Tuesday, September 3, 2013

So, You Want to Do Good?

No, that’s not a grammatical error in the title of this post. This is about breaking into a field that allows you to do good things on behalf of others, the field of corporate social responsibility, or CSR. 

A couple of weeks ago, I noticed a discussion thread in the LinkedIn group “Corporate Community, Sustainability and Philanthropy” started by 25-year-old Erik Moss, who works for Catholic Charities in Dallas,Texas. Erik wrote, “I'm a nonprofit professional looking to get into the CSR field. Any tips on making that leap? Do most people start out in PR and then move over to CSR?It was a good question that elicited several responses, including a couple from me and, with Erik’s permission, I’m sharing my mine with you.

I told Erik I entered the CSR field as a paid professional after more than 30 years in journalism and public relations. What helped me was a long-term involvement with community and nonprofit organizations. My career also included high-profile PR positions, which led to me being asked to join some foundation boards.

All of these experiences developed a profile that led a pharmaceutical company, through a connection there, to reach out to me to start their corporate giving and global philanthropy program. That's the other important aspect of this, or any job search – networking and maintaining contacts.

To learn more about this field, visit Web sites like The Chronicle of Philanthropy and the Council on Foundations to learn about CSR, foundation work, and philanthropy.

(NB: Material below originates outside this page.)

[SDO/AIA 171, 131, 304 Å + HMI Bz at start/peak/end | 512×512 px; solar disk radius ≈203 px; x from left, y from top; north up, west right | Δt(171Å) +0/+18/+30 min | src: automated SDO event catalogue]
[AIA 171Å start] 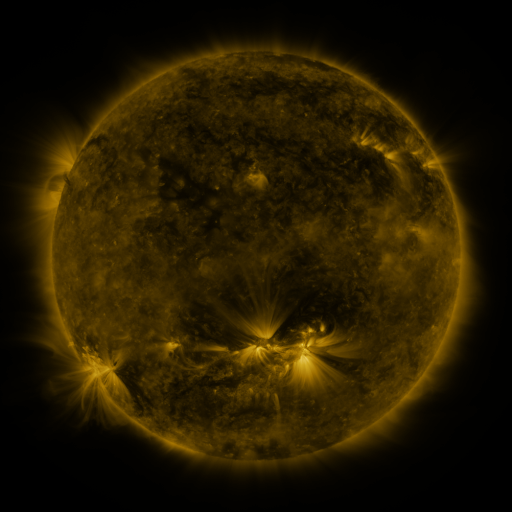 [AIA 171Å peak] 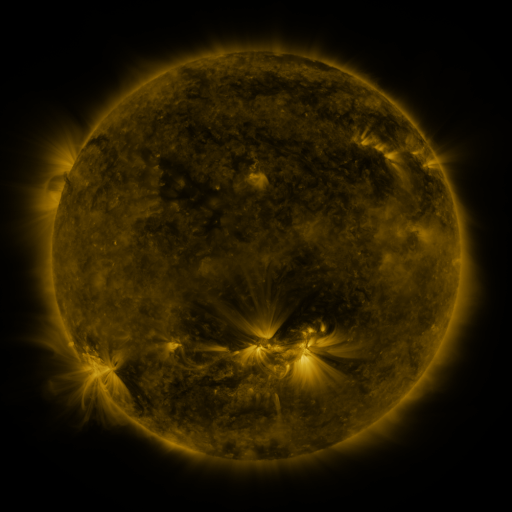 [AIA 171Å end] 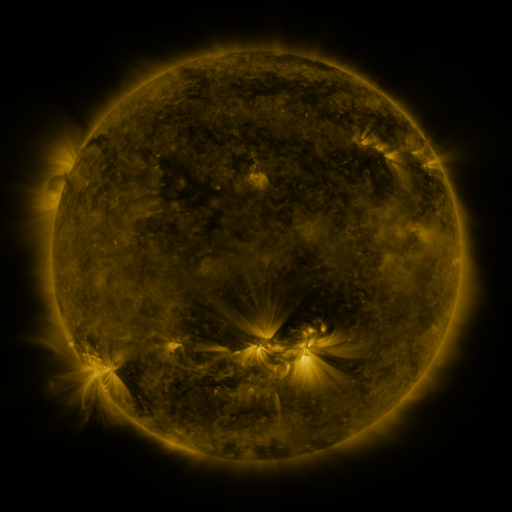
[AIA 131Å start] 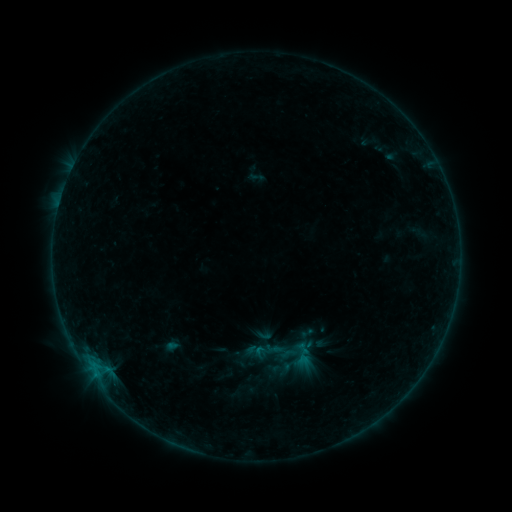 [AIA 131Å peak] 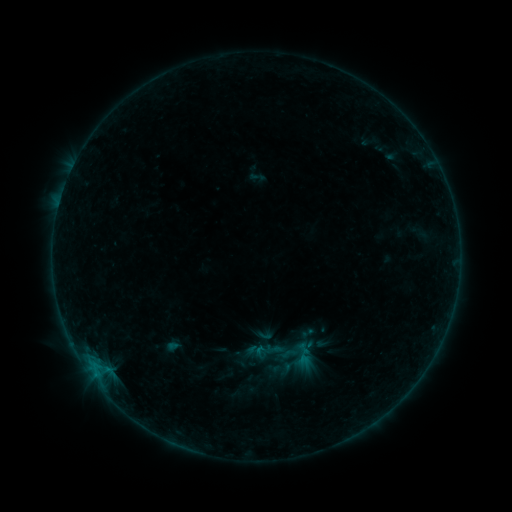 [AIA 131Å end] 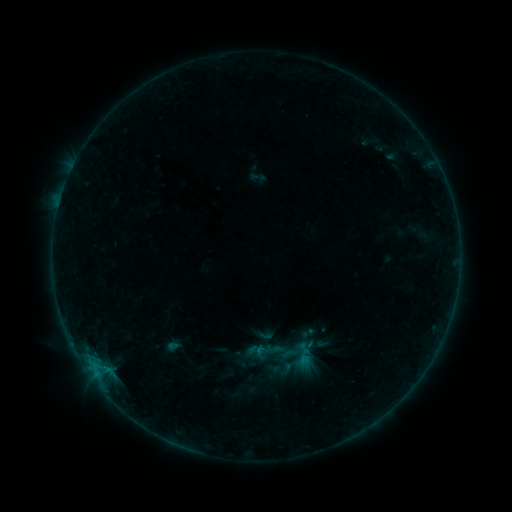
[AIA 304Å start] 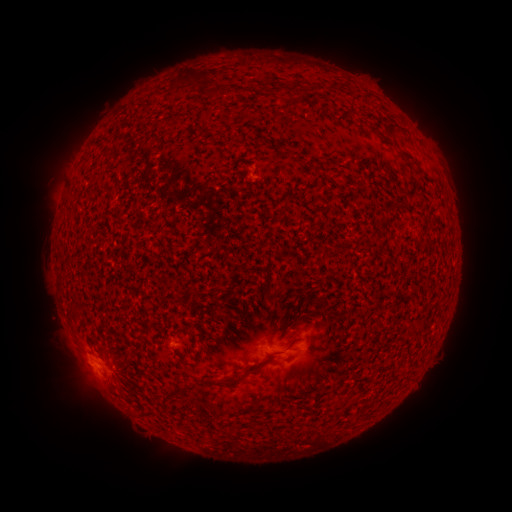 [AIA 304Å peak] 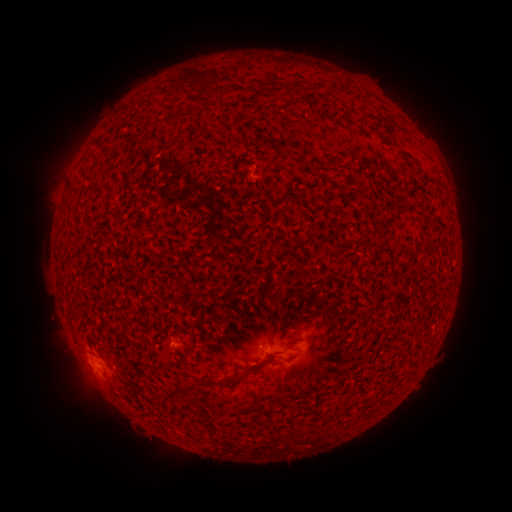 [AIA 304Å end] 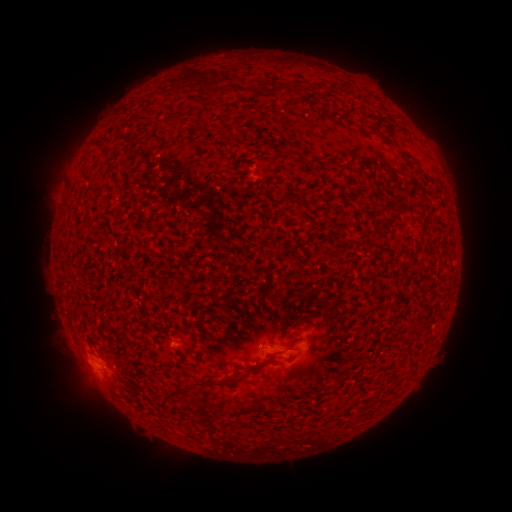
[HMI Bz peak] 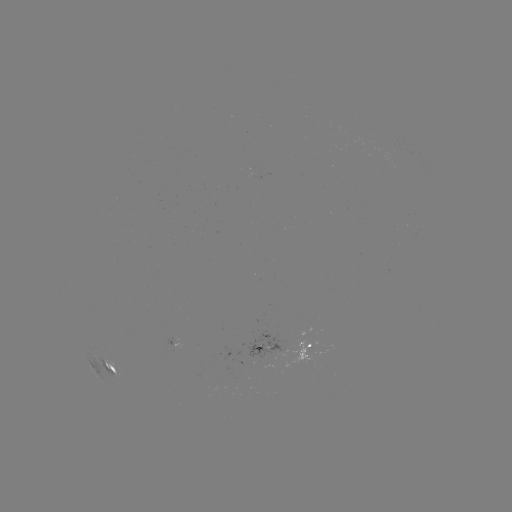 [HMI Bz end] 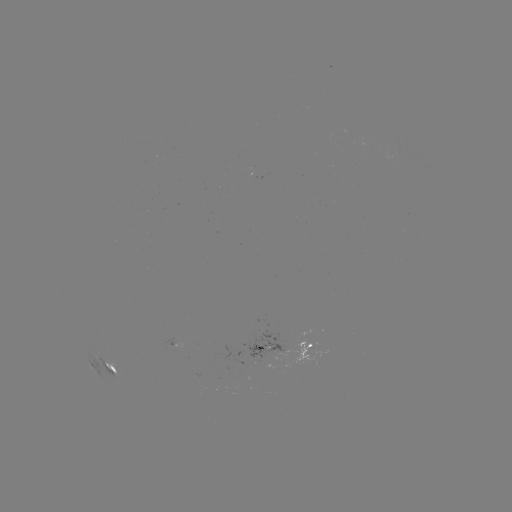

LinkedIn also provides job openings in the CSR field on a weekly basis to members of appropriate groups, including the one mentioned above.

I also recommend being involved as a volunteer or board member of a nonprofit organization. That will help you understand how they operate. That will assist you when, one day, you are in a CSR position as a donor, cause marketer, or provider of engaged employees to volunteer. Such participation in the nonprofit sector will also help connect you to like-minded individuals who will learn of your interest in this field and see what you have accomplished as a volunteer or board member.

Erik raised a question about his age, with a concern that he would be too young to be considered for nonprofit board positions. I told him at 25, he is a prime candidate to serve as a volunteer board member. From what I have come to learn about him, he has energy, insight into his age group (and others, judging by his current work with parents and children), and he can help breathe new life into an organization.

Daniel Torres, a student friend of mine who recently graduated from Marist College, where I still teach, was elected to his school board at 18 and he is running for the New Paltz Town Board this year at age 23. At 21, I was the chair of our city's transportation commission. Local chambers of commerce have young leaders groups that help develop skills and connect them to their communities.

A good writer is worth his or her weight in gold to a nonprofit organization. With extensive layoffs in newsrooms and a diminishing number of traditional news outlets, prospective newsmakers are fighting for a shrinking number of coverage opportunities. You can help an agency develop a blog, a Facebook presence, or a Twitter account if they don't already have those. You can help them with an online newsletter or enhance their Web site. You can lead them to understand how to pitch stories that will get picked up by media, or perhaps even bypass traditional channels by using your social media skills. I told Erik not to let his age or anyone’s perception of him being “too young” impede him from making a mark on the community in which he lives and works.

My advice: pick a cause about which you are passionate and find an agency that has that as part of its mission. Is there a disease that has impacted your family? What about literacy? Is there a set of social issues about which you have strong feelings? I provided links to groups with which I've been involved, but there are thousands more looking for volunteers.

Erik brings another major skill to the table. He’s bilingual. How many companies, agencies, foundations, or other groups lack the ability to offer services or assistance or information in Spanish as well as English? I have two students in my Marist class this semester who are fully bilingual. My advice to any young person – or anyone for that matter – play to your strengths. We all have much to offer.

Career development takes time and while we can plan for our future, there are twists and turns along life’s path that catch us by surprise. Three years ago, I had no idea I would be in the job I am today, nor did I plan my career to develop as it did. Opportunities arise and you have to be ready to accept and take advantage of them -- and I mean "take advantage" in a positive sense. I also believe in karma -- you do good for others and that good is returned to you. That should not be your expectation. One should do something that is good just because it is good. However, if that good is returned to you through an opportunity, accept it with gratitude and grow with that new experience.

One last thing…After less than two months as a program coordinator at Catholic Charities, Erik was promoted to program supervisor, overseeing a staff of eight. That’s a sign of both who he is and what he can do. Those two aspects of one’s professional and personal life are complementary, so I have no doubt that whenever he decides to make the job into corporate social responsibility of philanthropy, he will land on his own two feet.